Consignes de l'exercice:
1: Recopiez fidèlement l'extrait de texte, depuis « C’est chez elle » jusqu'à « était la bonne.) ».
2: Répondez brièvement aux questions suivantes en vous appuyant sur l'extrait de texte.
(a) Quel organisme accorde une bourse à l'unique élève ENP de la région ?
(b) Combien d'élèves compte l'internat de Voiron ?
(c) Quelle rue du centre de Nantes est complètement rasée par les bombardements ?

Extrait de texte:
################

J’ai pris pension chez la mère Turcaud.
C’est chez elle que j’ai connu Georges Camus (qui deviendra mon beau-frère) son frère Jacques, André Pézavent célèbre conteur d’histoires normandes.
C’est grâce à la mère Turcaud que j’ai appris qu’il est de bon ton de présenter ses excuses (Oh pardon !) aux portes dont l’embrasure a été rendue trop étroite par les vapeurs d’alcool. (elle les voyait doubles et ne savait pas laquelle était la bonne.)
La première année de scolarité ne se passe pas trop mal.
Je suis le seul élève ENP de la région ce qui me donne droit à une bourse de la part de la Chambre de Commerce de La Rochelle.
Malheureusement pendant le période des vacances (juillet septembre 1943 ?) Nantes et la base des sous-marins de St-Nazaire sont bombardées par les alliés.
Le centre de la ville, la rue Crébillon, est complètement rasé ; il ne reste qu’un tas de décombres qui atteint la hauteur d’un 3ième étage et des dizaines de victimes.
La situation étant devenue trop dangereuse le directeur Mr Gallois, nous avise que les élèves seront répartis dans les ENP ailleurs en France dans des endroits moins exposés. Je suis donc, avec une trentaine de mes camarades désigné pour continuer mes études à Voiron la seule école à enseigner la fonderie qui devait devenir ma spécialité.
La distance d’avec ma famille et le mode de vie ne sont plus les mêmes, il s’agit maintenant d’un internat de quelque 600 élèves et les conditions d’existence sont bien différentes de celles de chez la mère Turcaud malgré son penchant pour la bouteille et les portes de sa cuisine trop étroites.
Le logement et les études se déroulent dans une ambiance surpeuplée et froide en ce mois d’octobre 1943.
La subsistance est lamentable et provoque des révoltes de réfectoire.
Les surveillants sont sifflés et chahutés avec les carottes quotidiennes projetées avec les fourchettes comme catapulte.
L’école est une immense propriété avec un parc clôturé et tous les départements pour en faire une entité autonome avec, en plus des bâtiments scolaires, les installations sportives, buanderie, les dortoirs, l’infirmerie, des logements pour les surveillants et certains professeurs etc…
Nous les réfugiés nantais, étions logés dans des combles transformés en dortoirs, et les cours avaient lieu dans une salle polyvalente, théâtre, cinéma, et dans lequel on avait rassemblé à notre intention pupitres et tableaux noirs récupérés ou mis au rebut pour en faire une salle de classe.
C’est dans cette atmosphère peu sympathique qu’éclate le drame dont toute la France va parler.
L’affaire commence un matin lorsque nous apprenons l’assassinat d’un commandant de la milice de Pétain.

################

Données fournies:

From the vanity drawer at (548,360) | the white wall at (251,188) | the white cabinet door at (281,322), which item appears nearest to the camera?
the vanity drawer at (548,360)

################

Réponses par tâche:
1:
C’est chez elle que j’ai connu Georges Camus (qui deviendra mon beau-frère) son frère Jacques, André Pézavent célèbre conteur d’histoires normandes.
C’est grâce à la mère Turcaud que j’ai appris qu’il est de bon ton de présenter ses excuses (Oh pardon !) aux portes dont l’embrasure a été rendue trop étroite par les vapeurs d’alcool. (elle les voyait doubles et ne savait pas laquelle était la bonne.)

2:
(a) La Chambre de Commerce de La Rochelle.
(b) Quelque 600 élèves.
(c) La rue Crébillon.